SELECTED EXTRACT
--- BEGIN ---
# Puppy pen and crate - how to get Bernard to go in?



## hopetocurl (Jan 8, 2014)

I used a high-value treat especially for going into the crate/pen and a key word. With lots of praise. My high value was a kong stuffed with kibble and sealed with peanut butter that was frozen in the freezer. Jackpot!


----------



## cmarrie (Sep 17, 2014)

We accidentally managed to train Wrex to go to his crate, on his own, anytime he hears the word "bedtime". This was done (at first) by walking him to his crate (just gently holding the collar) saying "bedtime" as he went in, then giving him a treat. Every. Single. Time. I used some little tiny training treats at first, but now that he's off grains (chicken and beef) I use Wellness Pure Rewards venison jerkey torn into pieces. Wrex is pretty food driven, so even a few pieces of hand-fed kibble will work in a pinch. It's funny, he could be sleeping next to me on the couch and over hear me say to my husband, "It's bedtime for the (human) son." Wrex will jump up and shoot up the stairs to stand in his crate waiting for his treat and the door to close. 

Wrex does not go into his crate to sleep or hang out during the day. He has a favorite spot on our futon (in the same room) where he curls up under the living room window.


----------



## lily cd re (Jul 23, 2012)

Patience and high value treats! If you brought a blanket or towel that you scented off mom and littermates, put it in the crate and it will be comforting to him.


----------



## mom2Zoe (Jun 17, 2014)

Lots of patience and lots of treats!!!!

I like your set up. I just had a little bigger crate from the beginning so that was the only place for Zoe to go while she was being potty trained.
I think the reason Zoe loves her crate so much is from spending so much time in there in the early days of potty training .
I am not advocating you get rid of your set up , it is quite clever. Just saying you are giving her the option of going in or not.
For me it really worked... during the day she occasionally lounges in there, but chooses many other places.At night the crate is still in the kitchen where we started off. All i say is bed time and she runs into her crate with pleasure.

I would give it some time... If it is still not working I would consider only using a crate.


----------



## lily cd re (Jul 23, 2012)

mom2Zoe the set up is the Ian Dunbar style of short term and long term confinement areas. I plan to use that method with my pup when he comes home in July. I also had my mom do it that way with her boy. I think if you have a small dog and a big crate you can do just the crate though.
--- END ---
MATERIAL FOR THIS TASK
--- BEGIN ---
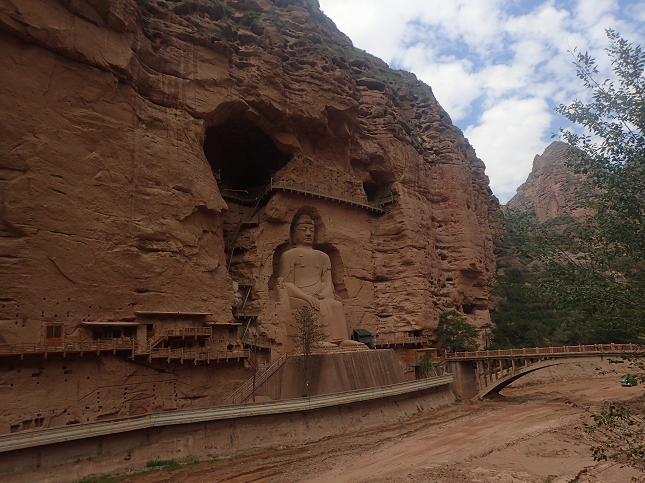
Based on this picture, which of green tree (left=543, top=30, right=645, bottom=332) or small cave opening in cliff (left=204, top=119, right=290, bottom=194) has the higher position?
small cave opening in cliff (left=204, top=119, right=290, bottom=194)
--- END ---
--- BEGIN ---
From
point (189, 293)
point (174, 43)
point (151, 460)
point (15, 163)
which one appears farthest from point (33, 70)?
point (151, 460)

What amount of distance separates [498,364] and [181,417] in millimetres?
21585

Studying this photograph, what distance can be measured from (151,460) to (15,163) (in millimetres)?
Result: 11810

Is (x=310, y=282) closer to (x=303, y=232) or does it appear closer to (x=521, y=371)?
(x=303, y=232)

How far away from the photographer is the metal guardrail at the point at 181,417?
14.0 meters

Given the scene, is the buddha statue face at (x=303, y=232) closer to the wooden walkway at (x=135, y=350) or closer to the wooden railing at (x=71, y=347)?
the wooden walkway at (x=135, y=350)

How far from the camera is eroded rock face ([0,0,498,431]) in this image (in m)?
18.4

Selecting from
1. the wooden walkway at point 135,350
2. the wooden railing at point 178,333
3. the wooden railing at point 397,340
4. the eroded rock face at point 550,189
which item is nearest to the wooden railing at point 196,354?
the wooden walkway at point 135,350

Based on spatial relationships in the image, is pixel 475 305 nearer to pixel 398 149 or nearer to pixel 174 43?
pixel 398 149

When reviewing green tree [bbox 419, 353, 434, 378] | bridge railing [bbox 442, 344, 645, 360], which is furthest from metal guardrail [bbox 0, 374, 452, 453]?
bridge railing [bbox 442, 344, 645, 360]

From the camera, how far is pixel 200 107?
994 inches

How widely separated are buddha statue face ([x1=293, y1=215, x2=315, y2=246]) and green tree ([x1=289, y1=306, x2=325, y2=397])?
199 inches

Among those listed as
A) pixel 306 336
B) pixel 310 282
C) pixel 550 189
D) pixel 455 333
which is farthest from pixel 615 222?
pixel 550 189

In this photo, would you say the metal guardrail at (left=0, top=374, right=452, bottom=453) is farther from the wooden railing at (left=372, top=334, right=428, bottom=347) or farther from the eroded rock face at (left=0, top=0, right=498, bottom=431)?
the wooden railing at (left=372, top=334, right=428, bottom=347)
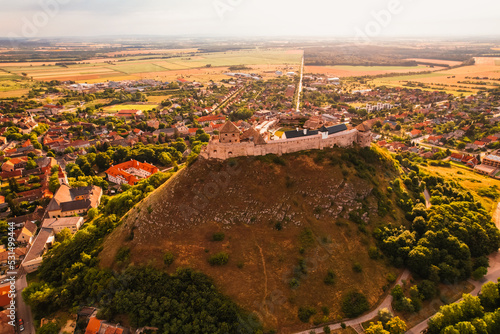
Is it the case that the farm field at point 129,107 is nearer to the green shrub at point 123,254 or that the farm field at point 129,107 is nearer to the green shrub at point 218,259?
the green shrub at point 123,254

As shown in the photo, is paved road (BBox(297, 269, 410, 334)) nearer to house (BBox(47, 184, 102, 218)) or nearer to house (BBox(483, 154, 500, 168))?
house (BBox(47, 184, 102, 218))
--- END ---
--- BEGIN ---
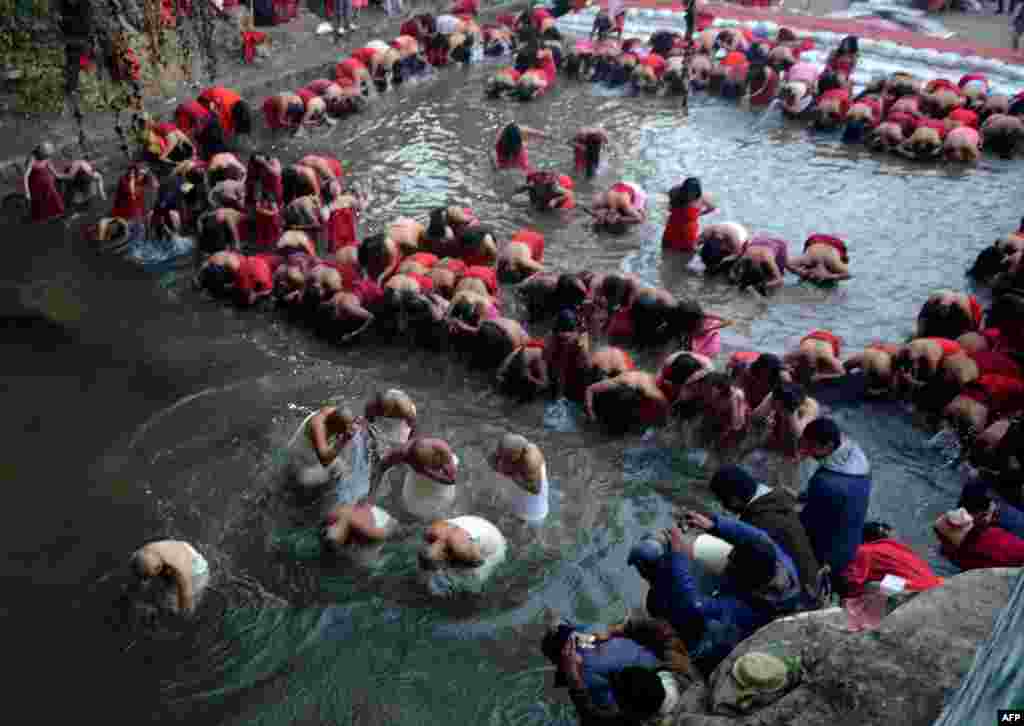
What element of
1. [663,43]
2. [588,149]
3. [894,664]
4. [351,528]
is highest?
--- END ---
SET TASK 1
In the forum thread about getting a puppy into a crate, translate this sentence into Spanish: "He has a favorite spot on our futon (in the same room) where he curls up under the living room window."
SET TASK 2
Locate every line in the records containing the string "bottom", treating uppercase and lowercase as distinct, and copy each such line in full.

FINISHED ANSWER 1
Tiene un lugar favorito en nuestro futón (en la misma habitación) donde se acurruca debajo de la ventana de la sala.

FINISHED ANSWER 2
Based on this picture, which of green tree (left=543, top=30, right=645, bottom=332) or small cave opening in cliff (left=204, top=119, right=290, bottom=194) has the higher position?
small cave opening in cliff (left=204, top=119, right=290, bottom=194)
In this photo, would you say the metal guardrail at (left=0, top=374, right=452, bottom=453) is farther from the wooden railing at (left=372, top=334, right=428, bottom=347) or farther from the eroded rock face at (left=0, top=0, right=498, bottom=431)?
the wooden railing at (left=372, top=334, right=428, bottom=347)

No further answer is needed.